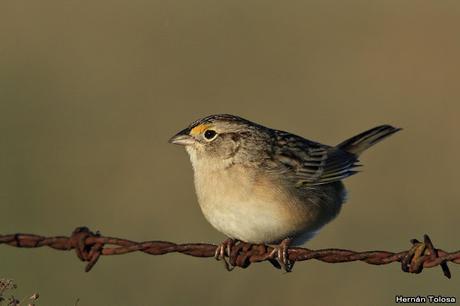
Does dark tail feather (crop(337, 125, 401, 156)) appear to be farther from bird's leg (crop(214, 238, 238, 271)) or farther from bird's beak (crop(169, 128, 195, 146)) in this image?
bird's leg (crop(214, 238, 238, 271))

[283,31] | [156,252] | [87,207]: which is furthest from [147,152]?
[156,252]

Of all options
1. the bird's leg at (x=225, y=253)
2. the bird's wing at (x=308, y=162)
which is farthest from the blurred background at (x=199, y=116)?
the bird's leg at (x=225, y=253)

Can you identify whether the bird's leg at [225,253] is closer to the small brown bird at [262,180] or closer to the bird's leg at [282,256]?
the small brown bird at [262,180]

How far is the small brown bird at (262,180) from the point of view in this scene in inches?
292

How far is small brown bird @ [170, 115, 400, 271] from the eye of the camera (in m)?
7.43

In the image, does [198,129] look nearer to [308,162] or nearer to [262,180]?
[262,180]

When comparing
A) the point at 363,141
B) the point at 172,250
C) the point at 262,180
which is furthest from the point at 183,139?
the point at 172,250

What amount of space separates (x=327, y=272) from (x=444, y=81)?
669cm

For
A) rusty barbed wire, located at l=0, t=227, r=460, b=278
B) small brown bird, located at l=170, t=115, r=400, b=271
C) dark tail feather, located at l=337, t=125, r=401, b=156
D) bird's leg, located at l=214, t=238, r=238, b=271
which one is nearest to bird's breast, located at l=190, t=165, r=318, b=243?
small brown bird, located at l=170, t=115, r=400, b=271

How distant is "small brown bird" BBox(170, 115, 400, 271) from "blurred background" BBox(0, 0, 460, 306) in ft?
7.62

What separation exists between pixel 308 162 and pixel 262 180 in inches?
28.3

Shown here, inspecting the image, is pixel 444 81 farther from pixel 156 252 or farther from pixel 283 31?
pixel 156 252

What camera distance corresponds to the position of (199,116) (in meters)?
15.8

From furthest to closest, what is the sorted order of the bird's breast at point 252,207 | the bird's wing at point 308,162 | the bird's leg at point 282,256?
the bird's wing at point 308,162 < the bird's breast at point 252,207 < the bird's leg at point 282,256
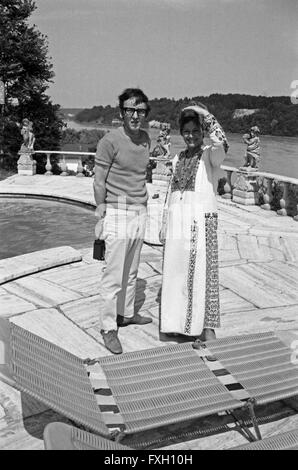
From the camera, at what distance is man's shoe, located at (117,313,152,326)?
14.1 feet

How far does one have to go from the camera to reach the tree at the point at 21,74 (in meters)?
22.5

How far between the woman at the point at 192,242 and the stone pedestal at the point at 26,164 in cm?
1230

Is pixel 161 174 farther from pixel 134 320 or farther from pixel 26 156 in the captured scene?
pixel 134 320

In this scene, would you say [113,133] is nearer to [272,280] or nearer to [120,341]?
[120,341]

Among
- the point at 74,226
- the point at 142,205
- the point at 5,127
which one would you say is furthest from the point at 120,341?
the point at 5,127

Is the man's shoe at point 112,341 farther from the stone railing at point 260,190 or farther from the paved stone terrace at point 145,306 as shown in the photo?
the stone railing at point 260,190

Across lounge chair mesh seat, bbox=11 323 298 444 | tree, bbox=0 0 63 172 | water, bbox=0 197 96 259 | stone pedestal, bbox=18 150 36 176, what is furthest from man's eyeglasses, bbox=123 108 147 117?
tree, bbox=0 0 63 172

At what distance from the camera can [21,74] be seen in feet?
77.0

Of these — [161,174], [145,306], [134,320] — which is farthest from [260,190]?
[134,320]

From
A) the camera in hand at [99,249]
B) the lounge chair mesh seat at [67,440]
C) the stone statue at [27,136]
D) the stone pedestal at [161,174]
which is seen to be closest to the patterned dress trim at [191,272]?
the camera in hand at [99,249]

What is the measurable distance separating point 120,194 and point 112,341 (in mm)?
1158

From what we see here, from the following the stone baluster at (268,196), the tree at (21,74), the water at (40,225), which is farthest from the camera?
the tree at (21,74)

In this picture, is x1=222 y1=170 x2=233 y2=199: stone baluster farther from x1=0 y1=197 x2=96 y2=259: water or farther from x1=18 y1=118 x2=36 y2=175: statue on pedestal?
x1=18 y1=118 x2=36 y2=175: statue on pedestal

===============

Rewrite all of the material above, changing every "farthest" to "most distant" and leaving everything else unchanged. Leave the pictures out of your answer.

Finished exercise
Does dark tail feather (crop(337, 125, 401, 156)) appear to be farther from bird's leg (crop(214, 238, 238, 271)) or farther from bird's beak (crop(169, 128, 195, 146)) in this image?
bird's leg (crop(214, 238, 238, 271))

[283,31] | [156,252] | [87,207]: which is furthest from [147,152]?
[156,252]

Of all options
1. the bird's leg at (x=225, y=253)
2. the bird's wing at (x=308, y=162)
which is most distant from the blurred background at (x=199, y=116)?
the bird's leg at (x=225, y=253)

Can you identify whether the bird's leg at [225,253] is closer to the small brown bird at [262,180] or closer to the bird's leg at [282,256]?
the small brown bird at [262,180]

How far is the small brown bird at (262,180) from the point of view in this scene in inches?
292

How far is small brown bird @ [170, 115, 400, 271] from the eye of the camera (in m)?
7.43

In the image, does [198,129] look nearer to [308,162] or nearer to [262,180]?
[262,180]

When comparing
A) the point at 363,141
B) the point at 172,250
C) the point at 262,180
which is furthest from the point at 183,139?
the point at 172,250

What amount of space separates (x=327, y=272) from (x=444, y=81)?
669cm

For
A) rusty barbed wire, located at l=0, t=227, r=460, b=278
B) small brown bird, located at l=170, t=115, r=400, b=271
C) dark tail feather, located at l=337, t=125, r=401, b=156
D) bird's leg, located at l=214, t=238, r=238, b=271
which one is nearest to bird's breast, located at l=190, t=165, r=318, b=243?
small brown bird, located at l=170, t=115, r=400, b=271

How distant is "small brown bird" BBox(170, 115, 400, 271) from "blurred background" BBox(0, 0, 460, 306) in ft?
7.62

What separation exists between pixel 308 162 and pixel 262 180 in inches?
28.3

Shown here, inspecting the image, is pixel 444 81 farther from pixel 156 252 or farther from pixel 283 31?
pixel 156 252

What camera distance corresponds to the position of (199,116) (in meters)?
15.8

From furthest to closest, what is the sorted order of the bird's breast at point 252,207 | the bird's wing at point 308,162 | the bird's leg at point 282,256?
the bird's wing at point 308,162 < the bird's breast at point 252,207 < the bird's leg at point 282,256
From the camera, at what distance is man's shoe, located at (117,313,152,326)?
14.1 feet

How far does one have to go from the camera to reach the tree at the point at 21,74 (in meters)?
22.5

How far between the woman at the point at 192,242 and the stone pedestal at the point at 26,164 in cm?
1230

Is pixel 161 174 farther from pixel 134 320 or farther from pixel 26 156 in the captured scene?
pixel 134 320

In this scene, would you say [113,133] is nearer to [272,280] or nearer to [120,341]?
[120,341]

Among
- the point at 74,226
- the point at 142,205
- the point at 5,127
which one would you say is furthest from the point at 120,341?
the point at 5,127

Is the man's shoe at point 112,341 farther from the stone railing at point 260,190 or farther from the paved stone terrace at point 145,306 as shown in the photo?
the stone railing at point 260,190

Across lounge chair mesh seat, bbox=11 323 298 444 | tree, bbox=0 0 63 172 | water, bbox=0 197 96 259 | stone pedestal, bbox=18 150 36 176, what is furthest from man's eyeglasses, bbox=123 108 147 117?
tree, bbox=0 0 63 172

At what distance from the camera can [21,74] be seen in feet?
77.0

Of these — [161,174], [145,306], [134,320] — which is most distant from [260,190]?
[134,320]

From
A) the camera in hand at [99,249]
B) the lounge chair mesh seat at [67,440]
C) the stone statue at [27,136]
D) the stone pedestal at [161,174]
which is seen to be closest to the patterned dress trim at [191,272]?
the camera in hand at [99,249]

What is the measurable distance separating point 120,194 and point 112,341 (in mm)?
1158

From what we see here, from the following the stone baluster at (268,196), the tree at (21,74), the water at (40,225), which is most distant from the camera?
the tree at (21,74)

In this picture, is x1=222 y1=170 x2=233 y2=199: stone baluster farther from x1=0 y1=197 x2=96 y2=259: water or farther from x1=18 y1=118 x2=36 y2=175: statue on pedestal?
x1=18 y1=118 x2=36 y2=175: statue on pedestal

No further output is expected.